* What to produce
Total the lines of the listing below that hold the word "States". Output nothing except that number.
- - - - - - -
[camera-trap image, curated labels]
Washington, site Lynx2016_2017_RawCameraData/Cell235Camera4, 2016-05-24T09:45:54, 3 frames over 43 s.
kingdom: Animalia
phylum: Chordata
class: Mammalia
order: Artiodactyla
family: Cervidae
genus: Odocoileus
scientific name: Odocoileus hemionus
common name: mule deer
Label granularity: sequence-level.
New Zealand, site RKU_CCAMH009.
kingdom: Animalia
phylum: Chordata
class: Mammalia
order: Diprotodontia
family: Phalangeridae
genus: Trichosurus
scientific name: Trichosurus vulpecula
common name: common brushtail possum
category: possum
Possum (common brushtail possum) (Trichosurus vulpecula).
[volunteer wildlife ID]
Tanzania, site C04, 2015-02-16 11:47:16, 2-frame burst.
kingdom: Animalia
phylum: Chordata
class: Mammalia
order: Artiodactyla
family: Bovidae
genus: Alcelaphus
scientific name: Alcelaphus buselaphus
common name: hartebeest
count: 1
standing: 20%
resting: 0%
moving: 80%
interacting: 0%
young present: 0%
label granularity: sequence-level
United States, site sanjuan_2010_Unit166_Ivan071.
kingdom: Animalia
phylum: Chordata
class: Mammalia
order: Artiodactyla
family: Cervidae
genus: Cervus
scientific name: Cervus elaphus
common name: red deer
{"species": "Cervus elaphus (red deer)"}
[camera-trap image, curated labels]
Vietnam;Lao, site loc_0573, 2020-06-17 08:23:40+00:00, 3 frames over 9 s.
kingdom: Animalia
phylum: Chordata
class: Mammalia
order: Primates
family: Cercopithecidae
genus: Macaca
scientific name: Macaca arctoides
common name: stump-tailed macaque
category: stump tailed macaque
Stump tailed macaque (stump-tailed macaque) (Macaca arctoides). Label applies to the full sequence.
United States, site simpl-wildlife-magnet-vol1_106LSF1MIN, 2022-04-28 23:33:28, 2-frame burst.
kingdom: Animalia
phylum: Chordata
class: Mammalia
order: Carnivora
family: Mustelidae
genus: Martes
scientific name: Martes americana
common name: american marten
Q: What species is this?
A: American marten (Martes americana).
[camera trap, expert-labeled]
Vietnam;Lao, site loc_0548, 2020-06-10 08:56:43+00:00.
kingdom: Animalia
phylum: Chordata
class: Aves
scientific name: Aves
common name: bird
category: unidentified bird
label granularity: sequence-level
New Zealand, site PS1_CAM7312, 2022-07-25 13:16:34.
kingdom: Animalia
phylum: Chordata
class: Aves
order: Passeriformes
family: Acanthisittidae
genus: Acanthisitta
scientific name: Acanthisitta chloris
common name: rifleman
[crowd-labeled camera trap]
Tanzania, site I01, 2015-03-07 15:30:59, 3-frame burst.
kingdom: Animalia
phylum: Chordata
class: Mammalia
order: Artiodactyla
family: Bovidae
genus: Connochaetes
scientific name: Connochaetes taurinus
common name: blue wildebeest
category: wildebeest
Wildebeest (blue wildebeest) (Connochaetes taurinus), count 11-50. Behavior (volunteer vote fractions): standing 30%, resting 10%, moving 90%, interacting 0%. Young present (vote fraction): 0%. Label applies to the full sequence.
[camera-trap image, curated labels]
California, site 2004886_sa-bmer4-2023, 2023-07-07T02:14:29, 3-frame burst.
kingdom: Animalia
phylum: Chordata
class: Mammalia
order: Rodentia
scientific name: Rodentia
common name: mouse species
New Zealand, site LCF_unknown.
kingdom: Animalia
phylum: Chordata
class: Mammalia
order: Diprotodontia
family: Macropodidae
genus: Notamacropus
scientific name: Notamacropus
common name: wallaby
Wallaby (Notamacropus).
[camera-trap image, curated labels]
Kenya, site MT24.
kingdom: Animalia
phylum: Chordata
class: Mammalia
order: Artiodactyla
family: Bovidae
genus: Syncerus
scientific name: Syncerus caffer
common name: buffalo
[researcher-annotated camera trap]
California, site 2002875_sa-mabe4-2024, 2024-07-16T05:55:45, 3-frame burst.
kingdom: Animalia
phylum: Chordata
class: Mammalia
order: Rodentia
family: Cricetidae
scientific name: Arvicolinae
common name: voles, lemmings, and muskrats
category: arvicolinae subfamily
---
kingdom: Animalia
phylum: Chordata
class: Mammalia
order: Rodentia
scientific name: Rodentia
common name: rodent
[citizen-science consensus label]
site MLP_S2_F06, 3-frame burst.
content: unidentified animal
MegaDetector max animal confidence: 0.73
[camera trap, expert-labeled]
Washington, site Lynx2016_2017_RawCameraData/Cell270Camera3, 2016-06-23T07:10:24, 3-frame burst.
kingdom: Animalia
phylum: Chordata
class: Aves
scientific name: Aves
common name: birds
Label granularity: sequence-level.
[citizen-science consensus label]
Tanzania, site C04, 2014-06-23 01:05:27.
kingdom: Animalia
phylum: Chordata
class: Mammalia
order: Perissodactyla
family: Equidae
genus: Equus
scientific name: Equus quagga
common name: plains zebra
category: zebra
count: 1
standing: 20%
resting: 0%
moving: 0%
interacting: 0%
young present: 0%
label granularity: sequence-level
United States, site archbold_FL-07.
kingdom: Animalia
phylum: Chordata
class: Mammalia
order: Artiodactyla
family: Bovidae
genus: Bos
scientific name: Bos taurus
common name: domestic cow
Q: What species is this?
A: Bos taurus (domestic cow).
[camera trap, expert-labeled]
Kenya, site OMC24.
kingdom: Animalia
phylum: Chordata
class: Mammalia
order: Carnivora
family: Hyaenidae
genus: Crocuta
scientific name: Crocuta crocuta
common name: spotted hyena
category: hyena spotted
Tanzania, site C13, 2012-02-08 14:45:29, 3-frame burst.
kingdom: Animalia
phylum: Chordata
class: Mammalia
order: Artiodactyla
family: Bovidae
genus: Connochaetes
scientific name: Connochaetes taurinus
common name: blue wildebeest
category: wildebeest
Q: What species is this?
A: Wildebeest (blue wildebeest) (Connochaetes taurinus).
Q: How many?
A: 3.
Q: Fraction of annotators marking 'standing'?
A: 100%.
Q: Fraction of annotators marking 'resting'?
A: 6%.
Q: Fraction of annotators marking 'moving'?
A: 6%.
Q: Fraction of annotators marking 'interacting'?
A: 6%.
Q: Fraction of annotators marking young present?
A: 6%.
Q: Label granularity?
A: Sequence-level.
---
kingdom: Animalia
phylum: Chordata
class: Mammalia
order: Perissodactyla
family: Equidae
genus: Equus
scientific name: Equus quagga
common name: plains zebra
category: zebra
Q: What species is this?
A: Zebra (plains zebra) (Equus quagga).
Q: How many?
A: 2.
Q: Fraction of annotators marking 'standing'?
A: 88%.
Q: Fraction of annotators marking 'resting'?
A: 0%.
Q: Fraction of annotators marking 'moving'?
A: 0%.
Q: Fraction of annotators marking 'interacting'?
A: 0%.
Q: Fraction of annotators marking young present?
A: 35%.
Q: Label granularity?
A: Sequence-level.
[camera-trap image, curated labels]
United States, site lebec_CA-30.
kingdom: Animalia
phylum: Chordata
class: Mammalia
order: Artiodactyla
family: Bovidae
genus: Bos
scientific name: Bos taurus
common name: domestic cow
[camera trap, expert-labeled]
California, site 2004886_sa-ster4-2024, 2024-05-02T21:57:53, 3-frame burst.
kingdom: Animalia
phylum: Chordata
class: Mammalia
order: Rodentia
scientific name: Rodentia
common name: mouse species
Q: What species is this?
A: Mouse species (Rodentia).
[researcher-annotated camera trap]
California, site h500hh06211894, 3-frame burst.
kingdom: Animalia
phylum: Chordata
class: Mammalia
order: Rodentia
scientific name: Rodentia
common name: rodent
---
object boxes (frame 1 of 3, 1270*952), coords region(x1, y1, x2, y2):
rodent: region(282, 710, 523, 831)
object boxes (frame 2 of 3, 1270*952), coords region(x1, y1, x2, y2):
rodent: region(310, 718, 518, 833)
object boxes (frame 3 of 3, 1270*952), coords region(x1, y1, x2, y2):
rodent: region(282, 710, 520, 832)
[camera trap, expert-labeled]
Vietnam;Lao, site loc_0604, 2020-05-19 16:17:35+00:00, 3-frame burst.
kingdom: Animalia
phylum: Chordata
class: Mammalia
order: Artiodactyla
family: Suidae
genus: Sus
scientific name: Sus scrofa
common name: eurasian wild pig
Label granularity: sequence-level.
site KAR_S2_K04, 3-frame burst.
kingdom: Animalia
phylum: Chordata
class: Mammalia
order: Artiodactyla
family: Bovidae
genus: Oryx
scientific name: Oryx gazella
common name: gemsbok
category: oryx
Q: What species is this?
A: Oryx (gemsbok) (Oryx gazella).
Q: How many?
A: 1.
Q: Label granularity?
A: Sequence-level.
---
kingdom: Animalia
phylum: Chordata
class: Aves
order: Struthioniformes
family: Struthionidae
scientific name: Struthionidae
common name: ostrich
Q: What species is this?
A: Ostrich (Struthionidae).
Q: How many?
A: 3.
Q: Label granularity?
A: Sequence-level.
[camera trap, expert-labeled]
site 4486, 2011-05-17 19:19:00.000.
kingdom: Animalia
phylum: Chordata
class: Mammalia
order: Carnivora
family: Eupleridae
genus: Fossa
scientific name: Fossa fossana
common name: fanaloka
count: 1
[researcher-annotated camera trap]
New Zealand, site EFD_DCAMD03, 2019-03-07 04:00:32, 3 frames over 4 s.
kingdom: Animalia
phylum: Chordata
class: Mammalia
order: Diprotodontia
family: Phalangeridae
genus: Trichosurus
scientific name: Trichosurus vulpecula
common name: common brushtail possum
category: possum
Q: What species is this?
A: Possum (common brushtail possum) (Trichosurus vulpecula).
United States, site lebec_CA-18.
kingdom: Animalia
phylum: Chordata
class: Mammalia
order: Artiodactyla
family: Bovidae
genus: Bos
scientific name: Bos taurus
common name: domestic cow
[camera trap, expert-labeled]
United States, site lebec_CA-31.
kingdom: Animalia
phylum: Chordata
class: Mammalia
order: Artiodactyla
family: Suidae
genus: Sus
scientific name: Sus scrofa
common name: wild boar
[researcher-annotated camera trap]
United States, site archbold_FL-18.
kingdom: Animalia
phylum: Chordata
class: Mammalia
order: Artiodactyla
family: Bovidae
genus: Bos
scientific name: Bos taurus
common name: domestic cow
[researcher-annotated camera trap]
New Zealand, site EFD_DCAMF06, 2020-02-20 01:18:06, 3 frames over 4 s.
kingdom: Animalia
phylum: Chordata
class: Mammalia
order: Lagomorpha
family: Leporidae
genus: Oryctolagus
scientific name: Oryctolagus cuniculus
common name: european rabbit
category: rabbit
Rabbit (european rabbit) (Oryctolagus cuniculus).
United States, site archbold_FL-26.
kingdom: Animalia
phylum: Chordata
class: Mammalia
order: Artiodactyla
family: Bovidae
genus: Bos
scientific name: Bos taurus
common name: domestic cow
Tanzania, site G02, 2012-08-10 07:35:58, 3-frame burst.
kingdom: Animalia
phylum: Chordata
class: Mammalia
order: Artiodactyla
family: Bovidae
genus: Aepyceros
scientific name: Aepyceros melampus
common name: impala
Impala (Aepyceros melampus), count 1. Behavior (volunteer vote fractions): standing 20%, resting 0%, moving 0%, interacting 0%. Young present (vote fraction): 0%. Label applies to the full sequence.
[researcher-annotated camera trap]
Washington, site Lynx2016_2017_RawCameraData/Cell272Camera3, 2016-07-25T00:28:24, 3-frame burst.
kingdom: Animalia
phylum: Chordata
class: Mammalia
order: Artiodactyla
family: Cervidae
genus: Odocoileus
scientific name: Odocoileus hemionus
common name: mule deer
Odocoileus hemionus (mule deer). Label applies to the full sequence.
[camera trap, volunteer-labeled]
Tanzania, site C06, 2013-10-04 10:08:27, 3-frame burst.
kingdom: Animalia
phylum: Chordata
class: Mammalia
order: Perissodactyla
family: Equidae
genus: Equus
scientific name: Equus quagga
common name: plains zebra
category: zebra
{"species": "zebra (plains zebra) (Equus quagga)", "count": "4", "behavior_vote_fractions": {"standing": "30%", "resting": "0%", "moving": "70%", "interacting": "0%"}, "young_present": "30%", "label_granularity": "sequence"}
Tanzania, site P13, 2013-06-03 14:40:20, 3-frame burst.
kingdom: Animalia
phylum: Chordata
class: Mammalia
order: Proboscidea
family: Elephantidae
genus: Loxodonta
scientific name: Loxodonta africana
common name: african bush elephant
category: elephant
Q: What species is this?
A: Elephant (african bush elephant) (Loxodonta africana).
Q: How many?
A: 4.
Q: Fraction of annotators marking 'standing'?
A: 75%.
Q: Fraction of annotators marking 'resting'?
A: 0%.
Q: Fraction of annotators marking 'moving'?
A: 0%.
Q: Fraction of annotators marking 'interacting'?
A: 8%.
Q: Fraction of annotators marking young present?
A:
- - - - - - -
* Solution to the exercise
8